It still amazes me how much stigma there is about mental illness in Malaysia. Even educated people who should know better (and their gossiping wives) are not exempt from prejudice and would not allow their daughters or nieces to marry men suffering from bipolar disorder, for instance. Even if these bipolar patients are medicated, well-managed and under the care of a competent psychiatrist. To learn more about the Treatment of Bipolar Disorder: A Guide for Patients and Families, Click Here or Here.
Most lawyers and others in the legal profession are not au fait with the Mental Health Act 2001. This Act is mostly procedural, and unlke the Mental Health Act 1987 of the UK, does not provide mentally disordered patients with rights above and beyond those accorded to ordinary citizens. The UK law recognises that mentally disordered persons are vulnerable because of their illness and therefore require extra protection lest they be exploited.
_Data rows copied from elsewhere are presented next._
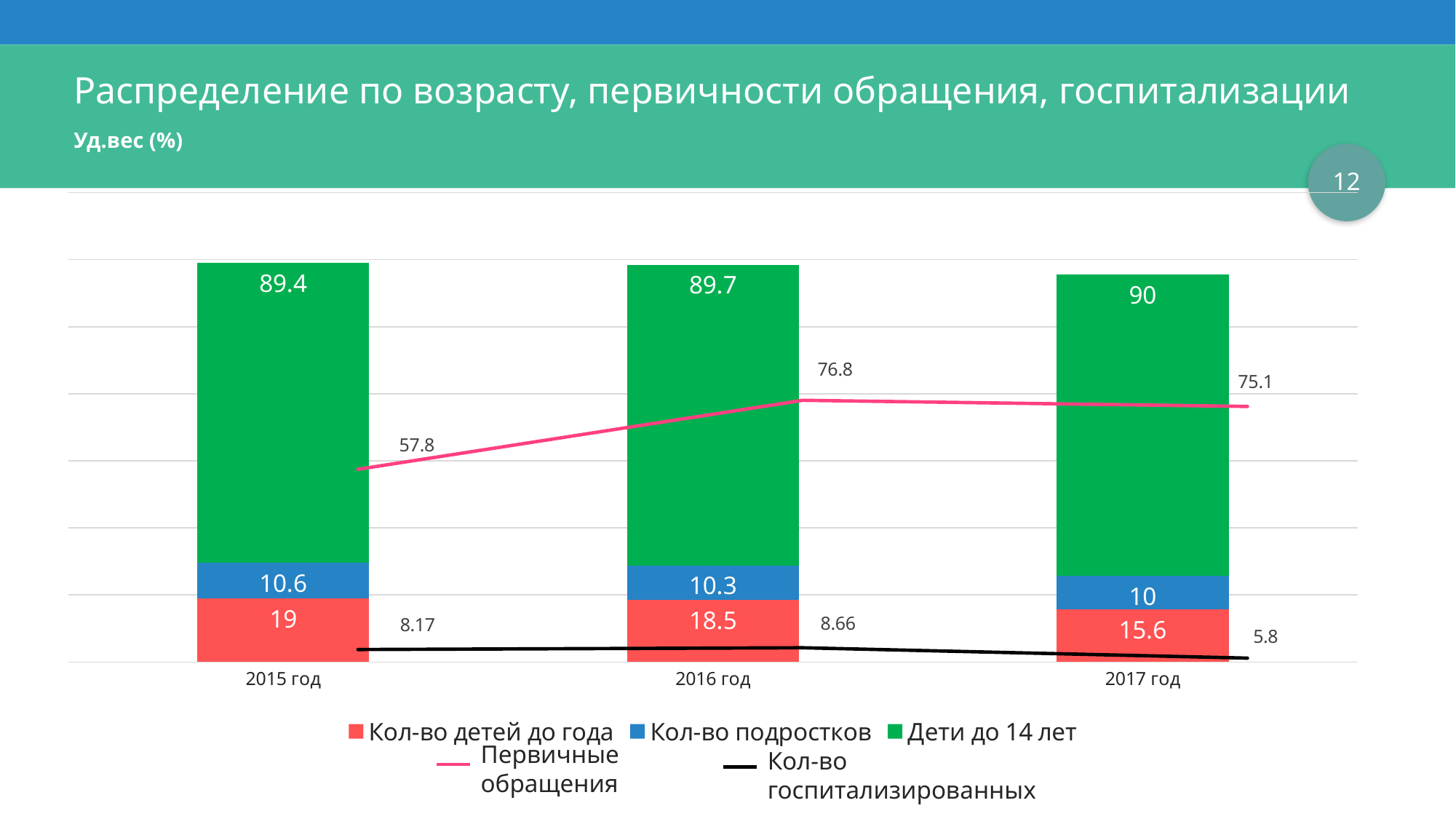
In which year is the "Кол-во госпитализированных" line at its lowest? 2017 год How many years are shown on the x axis? 3 Does the "Кол-во детей до года" series rise or fall from 2015 год to 2017 год? fall What is the total of the stacked bar for 2017 год? 115.6 What is the value for "Кол-во детей до года" in 2017 год? 15.6 What is the difference between the "Первичные обращения" values for 2016 год and 2015 год? 19 What is the value for "Дети до 14 лет" in 2016 год? 89.7 Which is larger: "Кол-во детей до года" in 2015 год or in 2017 год? 2015 год What is the value of the "Кол-во госпитализированных" line in 2016 год? 8.66 In which year is the "Первичные обращения" line at its highest? 2016 год What is the value of the "Первичные обращения" line in 2015 год? 57.8 How many series does the legend list? 5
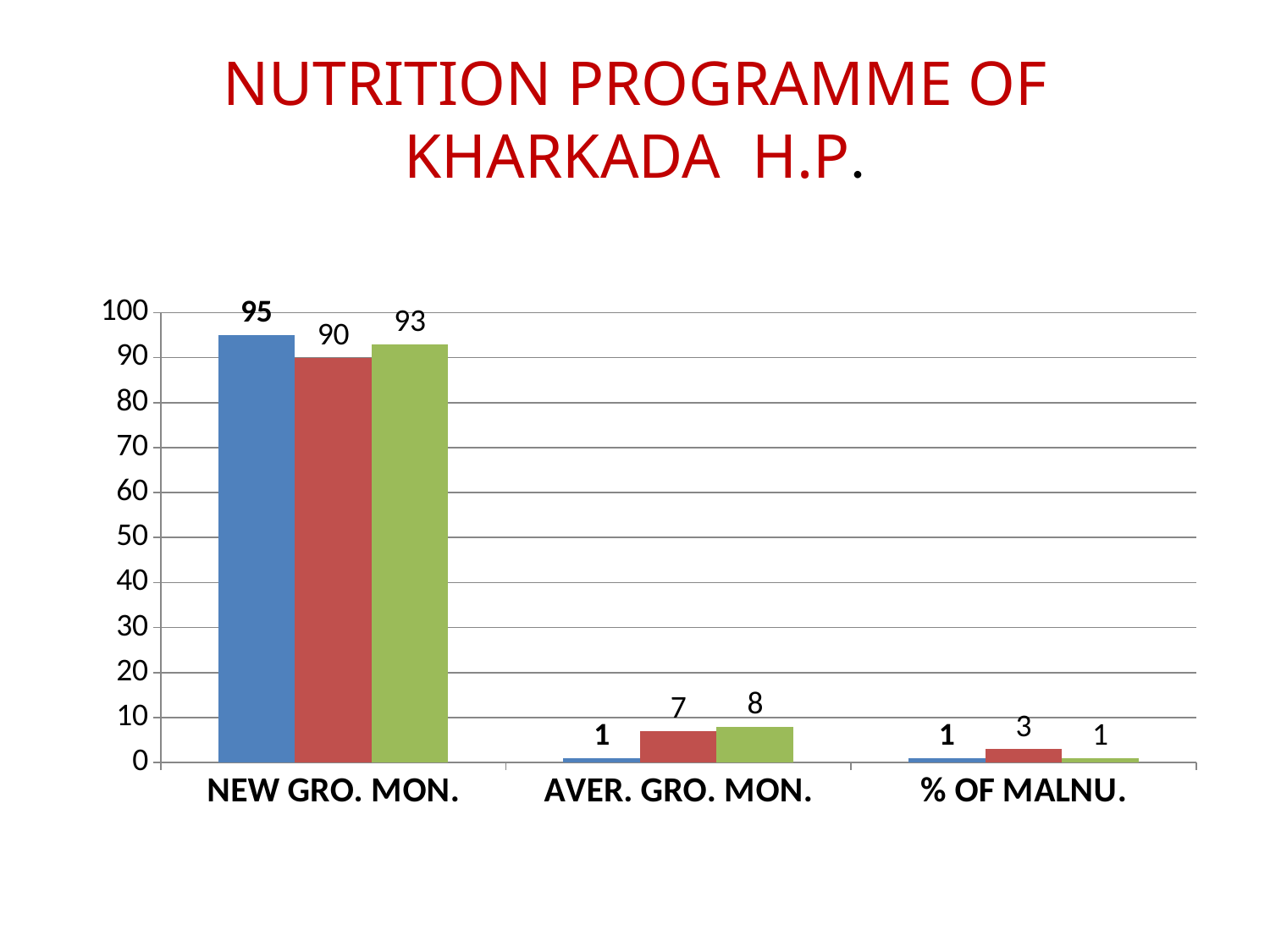
What is the value of the blue bar for NEW GRO. MON.? 95 Which category has the lowest red bar? % OF MALNU. What is the value of the red bar for AVER. GRO. MON.? 7 What is the difference between the green bar and the blue bar for AVER. GRO. MON.? 7 What is the difference between the blue bar and the red bar for NEW GRO. MON.? 5 What is the value of the green bar for % OF MALNU.? 1 Which is larger for NEW GRO. MON., the green bar or the red bar? green bar What kind of chart is shown on the slide? bar chart How many categories are shown on the x axis? 3 Which category has the highest green bar? NEW GRO. MON. What is the title of the slide containing the chart? NUTRITION PROGRAMME OF KHARKADA H.P. What is the value of the red bar for % OF MALNU.? 3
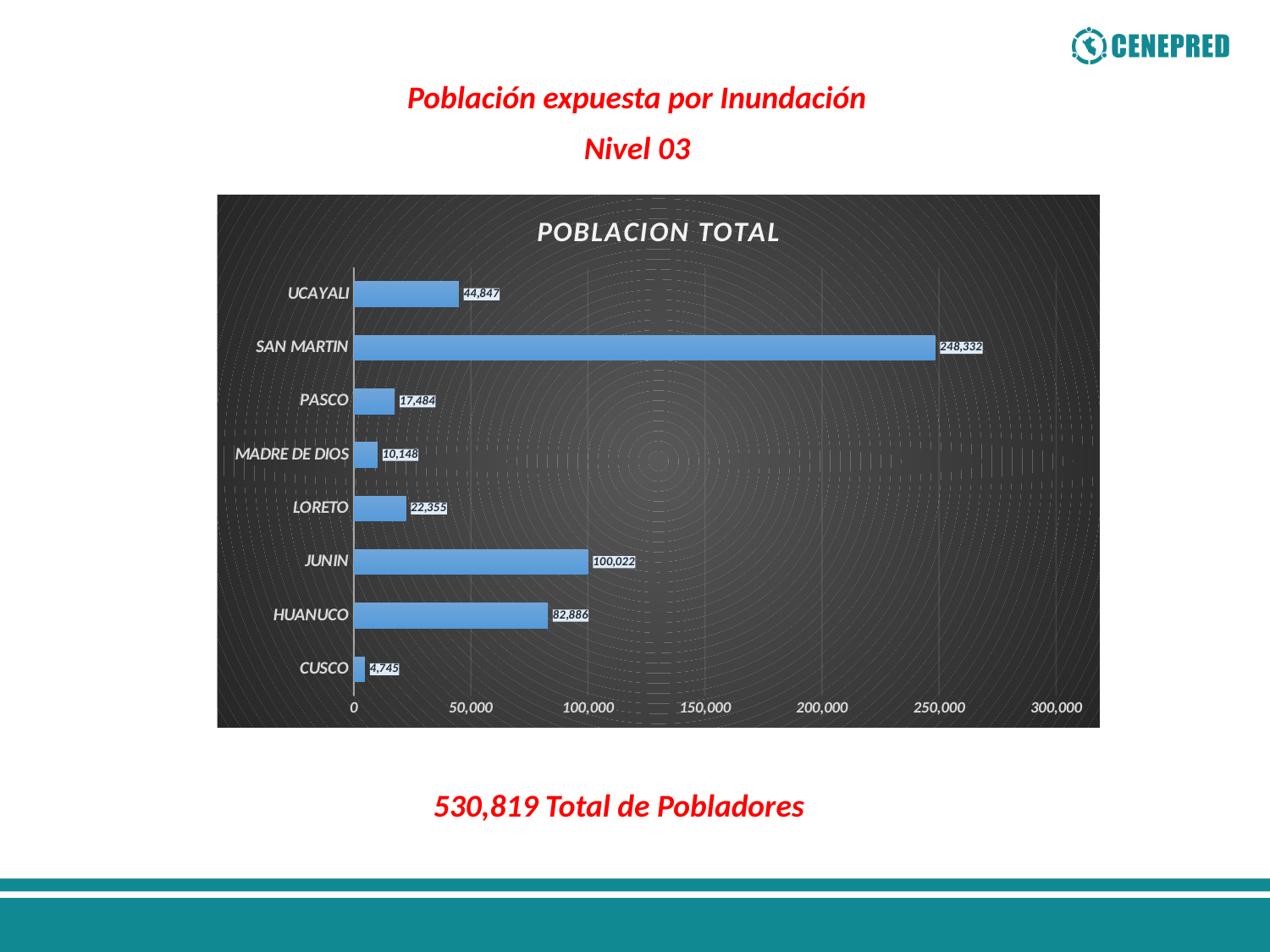
Which is larger, the value for UCAYALI or the value for LORETO? UCAYALI What is the value for JUNIN? 100,022 What kind of chart is shown on the slide? bar chart How many categories are shown in the chart? 8 What is the value for MADRE DE DIOS? 10,148 Which category has the highest value? SAN MARTIN What is the difference between the values for PASCO and CUSCO? 12,739 What is the value for SAN MARTIN? 248,332 Is the value for SAN MARTIN greater or less than 200,000? greater Which category has the lowest value? CUSCO What is the difference between the values for JUNIN and HUANUCO? 17,136 What is the title of the chart? POBLACION TOTAL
For instance, "sectioned" psychiatric patients under the UK Act are not criminally liable for any wrong doing that they may do ~ it is recognised that it is the illness that made them do it and it's not their fault.
In Denmark, there is a Mental Health Foundation which educates the public about mental illness and provides cheap medications for patients. The newer atypical antipsychotics (e.g. olanzapine, risperidone), which have notably less side-effects than say the older neuroleptics such as chlorpromazine and haloperidol, are much more expensive and beyond the reach of the majority of patients, who by and large are unemployed because of their illness and hence cannot afford these newer, more expensive, medications.